Earlier today on Facebook my friends and I had an amusing conversation about middle class problems. It started with one friend-who shall remain nameless-complaining there were “so many bloody pop up things [meaning restaurants] at the mo, I can’t keep up!!” Another friend then volunteered her dilemma (I suspect somewhat sarcastically): “If I put the spice rack there, then there’s no room for the tea caddy. What to do?” And finally a third friend added his: “There aren’t enough plugs for my coffee grinder, kettle and espresso machine. So I have to grind my beans then plug the kettle back in afterwards.”
These comments, along with my favourite middle class line from the Waitrose Twitter debacle some months ago, “Put the papaya down, Orlando!” (if you didn’t see it look it up-too funny), are obviously tongue in cheek, but nonetheless they highlight the huge disparity between the ‘haves’ and ‘have nots’ in our society.
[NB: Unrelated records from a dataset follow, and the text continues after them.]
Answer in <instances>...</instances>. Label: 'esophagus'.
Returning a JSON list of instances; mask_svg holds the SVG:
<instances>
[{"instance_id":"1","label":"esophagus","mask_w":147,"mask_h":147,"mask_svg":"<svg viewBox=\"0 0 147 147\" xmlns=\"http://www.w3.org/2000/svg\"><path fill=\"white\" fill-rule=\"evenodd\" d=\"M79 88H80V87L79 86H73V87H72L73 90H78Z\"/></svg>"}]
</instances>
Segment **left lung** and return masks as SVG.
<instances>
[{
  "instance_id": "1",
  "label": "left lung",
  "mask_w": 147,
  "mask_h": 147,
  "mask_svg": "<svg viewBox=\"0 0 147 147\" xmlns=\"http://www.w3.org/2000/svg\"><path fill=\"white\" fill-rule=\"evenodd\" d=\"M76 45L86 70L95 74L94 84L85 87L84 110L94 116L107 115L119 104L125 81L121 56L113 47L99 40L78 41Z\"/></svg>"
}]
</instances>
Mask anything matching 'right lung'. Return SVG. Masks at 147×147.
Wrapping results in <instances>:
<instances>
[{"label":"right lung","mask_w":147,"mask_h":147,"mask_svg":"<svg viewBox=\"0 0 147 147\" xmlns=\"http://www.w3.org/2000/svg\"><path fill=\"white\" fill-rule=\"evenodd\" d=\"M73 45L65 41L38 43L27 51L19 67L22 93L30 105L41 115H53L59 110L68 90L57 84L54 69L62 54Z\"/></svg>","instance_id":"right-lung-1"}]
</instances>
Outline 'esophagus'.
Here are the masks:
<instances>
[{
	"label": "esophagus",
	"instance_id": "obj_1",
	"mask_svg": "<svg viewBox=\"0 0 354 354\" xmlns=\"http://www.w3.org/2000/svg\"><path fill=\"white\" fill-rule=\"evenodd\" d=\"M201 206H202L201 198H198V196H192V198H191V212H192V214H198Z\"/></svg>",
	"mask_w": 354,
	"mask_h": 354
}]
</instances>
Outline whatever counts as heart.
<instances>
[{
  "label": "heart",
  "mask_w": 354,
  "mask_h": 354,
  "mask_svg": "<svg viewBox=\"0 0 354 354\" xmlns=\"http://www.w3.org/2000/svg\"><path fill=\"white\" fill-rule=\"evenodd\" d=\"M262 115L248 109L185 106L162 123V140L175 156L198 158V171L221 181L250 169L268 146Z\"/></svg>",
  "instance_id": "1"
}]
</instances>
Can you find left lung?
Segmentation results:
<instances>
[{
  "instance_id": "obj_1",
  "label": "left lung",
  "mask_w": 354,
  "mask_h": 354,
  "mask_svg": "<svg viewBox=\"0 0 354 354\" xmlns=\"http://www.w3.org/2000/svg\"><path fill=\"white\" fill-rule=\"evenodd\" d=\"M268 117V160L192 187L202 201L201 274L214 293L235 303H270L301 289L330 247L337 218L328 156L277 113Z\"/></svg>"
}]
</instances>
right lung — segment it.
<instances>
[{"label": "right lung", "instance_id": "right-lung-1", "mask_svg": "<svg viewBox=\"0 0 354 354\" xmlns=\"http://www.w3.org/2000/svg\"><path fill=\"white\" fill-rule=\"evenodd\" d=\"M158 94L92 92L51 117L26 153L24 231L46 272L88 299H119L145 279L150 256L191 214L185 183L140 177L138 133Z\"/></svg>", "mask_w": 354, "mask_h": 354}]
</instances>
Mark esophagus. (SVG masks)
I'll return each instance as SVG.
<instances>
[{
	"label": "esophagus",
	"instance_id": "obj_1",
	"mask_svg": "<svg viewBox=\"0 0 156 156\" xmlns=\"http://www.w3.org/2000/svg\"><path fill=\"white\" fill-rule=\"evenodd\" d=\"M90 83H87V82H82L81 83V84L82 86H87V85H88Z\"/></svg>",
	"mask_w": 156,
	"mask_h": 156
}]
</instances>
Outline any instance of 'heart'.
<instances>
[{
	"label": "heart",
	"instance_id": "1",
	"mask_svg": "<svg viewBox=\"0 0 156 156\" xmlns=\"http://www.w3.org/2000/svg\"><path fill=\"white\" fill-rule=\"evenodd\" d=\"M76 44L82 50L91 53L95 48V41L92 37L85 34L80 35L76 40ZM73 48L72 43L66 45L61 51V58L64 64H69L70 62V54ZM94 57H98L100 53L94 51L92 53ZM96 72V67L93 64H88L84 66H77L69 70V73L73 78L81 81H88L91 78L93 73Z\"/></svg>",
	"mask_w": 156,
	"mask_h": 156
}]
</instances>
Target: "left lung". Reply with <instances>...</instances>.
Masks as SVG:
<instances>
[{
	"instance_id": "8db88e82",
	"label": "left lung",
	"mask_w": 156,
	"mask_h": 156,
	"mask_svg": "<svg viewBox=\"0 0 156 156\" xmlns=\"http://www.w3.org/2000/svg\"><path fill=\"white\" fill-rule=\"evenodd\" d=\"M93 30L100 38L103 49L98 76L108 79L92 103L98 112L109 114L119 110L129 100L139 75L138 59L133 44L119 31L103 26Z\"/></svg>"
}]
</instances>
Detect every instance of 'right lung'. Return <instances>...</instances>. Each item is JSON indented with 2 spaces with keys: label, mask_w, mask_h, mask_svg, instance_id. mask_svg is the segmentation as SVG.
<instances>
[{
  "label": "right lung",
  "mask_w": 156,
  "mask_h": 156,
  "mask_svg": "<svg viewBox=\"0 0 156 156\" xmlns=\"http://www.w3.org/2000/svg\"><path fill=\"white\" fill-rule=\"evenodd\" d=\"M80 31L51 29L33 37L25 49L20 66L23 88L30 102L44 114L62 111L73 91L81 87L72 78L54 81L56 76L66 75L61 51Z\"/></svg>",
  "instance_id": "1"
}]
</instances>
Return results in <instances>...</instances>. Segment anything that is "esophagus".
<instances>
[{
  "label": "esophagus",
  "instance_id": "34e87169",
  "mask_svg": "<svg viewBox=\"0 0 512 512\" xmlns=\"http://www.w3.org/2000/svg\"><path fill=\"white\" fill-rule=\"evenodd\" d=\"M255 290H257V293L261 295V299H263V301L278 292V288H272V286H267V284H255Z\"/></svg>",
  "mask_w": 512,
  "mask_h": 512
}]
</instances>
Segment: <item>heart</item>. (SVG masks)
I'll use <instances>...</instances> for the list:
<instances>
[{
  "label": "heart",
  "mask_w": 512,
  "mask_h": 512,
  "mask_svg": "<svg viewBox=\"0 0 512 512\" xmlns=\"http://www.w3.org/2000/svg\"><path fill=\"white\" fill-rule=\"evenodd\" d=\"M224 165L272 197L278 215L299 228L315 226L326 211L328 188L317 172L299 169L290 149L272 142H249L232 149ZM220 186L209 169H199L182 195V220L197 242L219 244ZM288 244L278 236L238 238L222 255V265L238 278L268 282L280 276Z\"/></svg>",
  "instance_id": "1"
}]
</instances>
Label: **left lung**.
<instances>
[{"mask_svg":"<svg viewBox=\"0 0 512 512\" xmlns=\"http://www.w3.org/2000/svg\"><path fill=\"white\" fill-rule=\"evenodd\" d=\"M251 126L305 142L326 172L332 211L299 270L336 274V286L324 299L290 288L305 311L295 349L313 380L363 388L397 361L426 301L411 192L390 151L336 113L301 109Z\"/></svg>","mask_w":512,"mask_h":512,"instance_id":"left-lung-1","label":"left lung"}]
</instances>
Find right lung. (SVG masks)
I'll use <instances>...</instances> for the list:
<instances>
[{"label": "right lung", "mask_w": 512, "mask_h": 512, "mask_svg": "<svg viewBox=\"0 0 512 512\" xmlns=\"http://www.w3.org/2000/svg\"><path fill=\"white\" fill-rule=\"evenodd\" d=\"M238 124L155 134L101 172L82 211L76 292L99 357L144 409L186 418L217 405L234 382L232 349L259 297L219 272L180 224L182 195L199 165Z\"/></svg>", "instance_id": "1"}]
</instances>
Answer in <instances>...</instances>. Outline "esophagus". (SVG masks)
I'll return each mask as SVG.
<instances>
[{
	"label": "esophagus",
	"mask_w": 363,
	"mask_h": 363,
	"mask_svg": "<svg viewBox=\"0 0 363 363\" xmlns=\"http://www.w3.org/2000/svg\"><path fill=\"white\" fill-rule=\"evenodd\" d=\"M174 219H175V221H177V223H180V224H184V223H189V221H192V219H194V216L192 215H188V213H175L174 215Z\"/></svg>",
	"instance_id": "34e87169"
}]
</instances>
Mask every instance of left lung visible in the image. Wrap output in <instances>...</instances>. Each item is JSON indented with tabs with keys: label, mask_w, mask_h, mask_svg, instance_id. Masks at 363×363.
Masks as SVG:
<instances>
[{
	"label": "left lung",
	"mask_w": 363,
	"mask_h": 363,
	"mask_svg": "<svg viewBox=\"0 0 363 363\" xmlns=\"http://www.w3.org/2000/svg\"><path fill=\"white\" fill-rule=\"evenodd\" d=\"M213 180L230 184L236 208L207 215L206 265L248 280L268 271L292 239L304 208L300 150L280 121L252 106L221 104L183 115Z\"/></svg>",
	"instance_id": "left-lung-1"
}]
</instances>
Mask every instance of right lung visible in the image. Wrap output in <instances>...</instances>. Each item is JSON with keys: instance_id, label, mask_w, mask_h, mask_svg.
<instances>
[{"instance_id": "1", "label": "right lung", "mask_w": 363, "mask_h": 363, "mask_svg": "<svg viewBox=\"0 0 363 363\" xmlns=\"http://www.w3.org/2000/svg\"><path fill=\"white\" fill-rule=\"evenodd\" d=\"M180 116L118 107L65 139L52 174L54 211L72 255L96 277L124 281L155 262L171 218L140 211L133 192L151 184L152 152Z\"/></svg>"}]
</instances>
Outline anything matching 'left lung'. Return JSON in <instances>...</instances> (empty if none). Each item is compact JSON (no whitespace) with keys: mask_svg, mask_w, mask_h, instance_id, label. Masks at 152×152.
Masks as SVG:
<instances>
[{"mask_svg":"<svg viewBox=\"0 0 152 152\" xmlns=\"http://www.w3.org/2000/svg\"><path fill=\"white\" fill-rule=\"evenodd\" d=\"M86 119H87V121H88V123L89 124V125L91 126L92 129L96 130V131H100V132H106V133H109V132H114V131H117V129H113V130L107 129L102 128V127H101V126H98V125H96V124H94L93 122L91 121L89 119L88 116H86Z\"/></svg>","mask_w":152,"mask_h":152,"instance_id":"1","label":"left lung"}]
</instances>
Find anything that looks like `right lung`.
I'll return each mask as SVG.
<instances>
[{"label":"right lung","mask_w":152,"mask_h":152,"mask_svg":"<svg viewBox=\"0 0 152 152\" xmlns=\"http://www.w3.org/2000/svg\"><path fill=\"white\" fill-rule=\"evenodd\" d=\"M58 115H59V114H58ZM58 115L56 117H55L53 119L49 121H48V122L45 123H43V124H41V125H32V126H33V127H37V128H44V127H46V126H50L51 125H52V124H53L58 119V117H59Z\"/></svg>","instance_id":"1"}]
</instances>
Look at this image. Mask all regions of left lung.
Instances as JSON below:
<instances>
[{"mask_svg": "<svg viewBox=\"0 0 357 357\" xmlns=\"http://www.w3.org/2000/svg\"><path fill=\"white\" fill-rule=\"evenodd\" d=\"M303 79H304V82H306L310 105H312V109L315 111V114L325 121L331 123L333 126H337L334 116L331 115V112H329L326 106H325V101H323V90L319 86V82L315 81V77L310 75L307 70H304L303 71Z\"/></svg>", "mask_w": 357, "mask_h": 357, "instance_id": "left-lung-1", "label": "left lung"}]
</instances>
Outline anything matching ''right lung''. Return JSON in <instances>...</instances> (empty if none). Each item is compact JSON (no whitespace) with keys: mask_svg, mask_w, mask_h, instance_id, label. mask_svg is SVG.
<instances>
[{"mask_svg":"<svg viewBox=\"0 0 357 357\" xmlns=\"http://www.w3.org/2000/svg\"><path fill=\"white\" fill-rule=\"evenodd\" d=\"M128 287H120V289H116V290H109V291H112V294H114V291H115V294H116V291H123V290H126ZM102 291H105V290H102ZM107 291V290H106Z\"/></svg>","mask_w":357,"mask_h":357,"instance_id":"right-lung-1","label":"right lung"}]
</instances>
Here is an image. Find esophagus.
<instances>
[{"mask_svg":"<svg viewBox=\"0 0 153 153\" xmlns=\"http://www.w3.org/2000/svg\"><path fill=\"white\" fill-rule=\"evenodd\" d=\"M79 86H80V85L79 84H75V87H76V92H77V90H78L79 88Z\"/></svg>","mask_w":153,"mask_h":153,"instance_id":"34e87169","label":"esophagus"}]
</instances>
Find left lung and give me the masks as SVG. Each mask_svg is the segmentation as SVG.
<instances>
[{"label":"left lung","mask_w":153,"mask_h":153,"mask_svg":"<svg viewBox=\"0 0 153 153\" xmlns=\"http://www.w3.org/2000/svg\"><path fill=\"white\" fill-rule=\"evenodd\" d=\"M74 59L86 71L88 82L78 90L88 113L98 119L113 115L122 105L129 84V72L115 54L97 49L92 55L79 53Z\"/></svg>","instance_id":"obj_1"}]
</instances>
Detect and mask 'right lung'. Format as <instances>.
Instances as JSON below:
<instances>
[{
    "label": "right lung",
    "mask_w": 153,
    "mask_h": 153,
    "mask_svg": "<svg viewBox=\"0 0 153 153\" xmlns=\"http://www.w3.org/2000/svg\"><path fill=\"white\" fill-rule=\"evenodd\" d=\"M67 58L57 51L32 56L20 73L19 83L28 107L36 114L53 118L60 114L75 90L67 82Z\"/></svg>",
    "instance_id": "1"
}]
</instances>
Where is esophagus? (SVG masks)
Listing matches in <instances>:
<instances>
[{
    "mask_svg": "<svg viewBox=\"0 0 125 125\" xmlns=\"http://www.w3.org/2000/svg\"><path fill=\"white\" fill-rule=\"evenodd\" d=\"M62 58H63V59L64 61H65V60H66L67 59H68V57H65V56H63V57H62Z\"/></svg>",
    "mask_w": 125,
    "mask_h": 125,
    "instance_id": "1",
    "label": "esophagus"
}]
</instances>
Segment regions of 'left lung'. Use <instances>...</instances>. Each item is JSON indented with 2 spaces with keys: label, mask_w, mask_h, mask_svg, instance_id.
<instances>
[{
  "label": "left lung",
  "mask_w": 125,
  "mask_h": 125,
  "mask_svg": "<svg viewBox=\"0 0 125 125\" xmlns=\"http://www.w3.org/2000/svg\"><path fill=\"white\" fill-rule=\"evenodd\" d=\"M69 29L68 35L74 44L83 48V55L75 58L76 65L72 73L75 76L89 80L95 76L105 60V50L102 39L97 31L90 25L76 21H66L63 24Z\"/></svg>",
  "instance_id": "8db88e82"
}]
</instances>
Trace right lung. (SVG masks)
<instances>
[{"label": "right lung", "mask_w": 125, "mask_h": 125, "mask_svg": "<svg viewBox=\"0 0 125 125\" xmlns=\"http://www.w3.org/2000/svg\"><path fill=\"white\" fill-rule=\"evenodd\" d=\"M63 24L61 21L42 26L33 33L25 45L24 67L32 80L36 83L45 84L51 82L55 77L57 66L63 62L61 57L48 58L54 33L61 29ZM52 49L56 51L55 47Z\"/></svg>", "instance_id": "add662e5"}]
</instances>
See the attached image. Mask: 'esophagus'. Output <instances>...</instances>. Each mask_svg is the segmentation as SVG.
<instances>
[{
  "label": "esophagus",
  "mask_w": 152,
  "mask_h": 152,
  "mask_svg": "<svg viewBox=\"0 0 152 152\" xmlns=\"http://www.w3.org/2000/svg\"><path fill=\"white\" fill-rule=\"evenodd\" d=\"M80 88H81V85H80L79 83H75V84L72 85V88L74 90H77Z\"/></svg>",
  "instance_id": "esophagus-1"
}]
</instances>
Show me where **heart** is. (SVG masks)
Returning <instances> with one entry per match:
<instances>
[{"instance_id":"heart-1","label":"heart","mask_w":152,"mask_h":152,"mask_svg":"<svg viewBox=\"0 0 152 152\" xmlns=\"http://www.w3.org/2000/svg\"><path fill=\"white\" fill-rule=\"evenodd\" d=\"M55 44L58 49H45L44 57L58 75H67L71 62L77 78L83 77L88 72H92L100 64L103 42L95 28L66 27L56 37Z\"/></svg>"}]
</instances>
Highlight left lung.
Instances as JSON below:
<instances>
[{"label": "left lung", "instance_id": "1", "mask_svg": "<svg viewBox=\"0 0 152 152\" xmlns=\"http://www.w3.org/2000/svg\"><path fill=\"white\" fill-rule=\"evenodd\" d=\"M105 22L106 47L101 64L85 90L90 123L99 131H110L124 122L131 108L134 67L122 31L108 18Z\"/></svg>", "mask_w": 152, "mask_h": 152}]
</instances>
Several people who would fall firmly into the “have not” category were featured in last night’s episode of Undercover Boss, which really touched a nerve with me. The programme focused on employees of Biffa, the waste disposal organisation, and two men in particular had such sad stories. One had spent five years working ten hour shifts, six days a week sorting rubbish on a conveyor belt in a disgusting, airless factory. When the belt broke down, as it often did, he and his fellow agency workers would not get paid until it was fixed – which sometimes took up to three days.
A second Biffa employee in the programme had been denied time off to grieve over the death of his baby girl, and a third had been made redundant and forced to take another, less well paid job with the company which had led to him losing his house and becoming depressed.
Watching the struggles these men went through every day to survive and put food on the table for their families was a humbling experience, and one that, upon reflection in the wake of today’s “middle class problems” conversation, made me put my own “problems” very much into perspective. I may have recently taken a pay cut myself but I did so voluntarily to make room for my writing, and whilst I have had to cut back on frivolous things like daily Starbucks coffees and new clothes I’m certainly not suffering-far from it, I’m thriving on my new routine.
So whilst Orlando and his papaya will forever make me chuckle, the stories of those Biffa employees will stay with me in a different and more sobering way-and will act as a reminder to be grateful for my many blessings.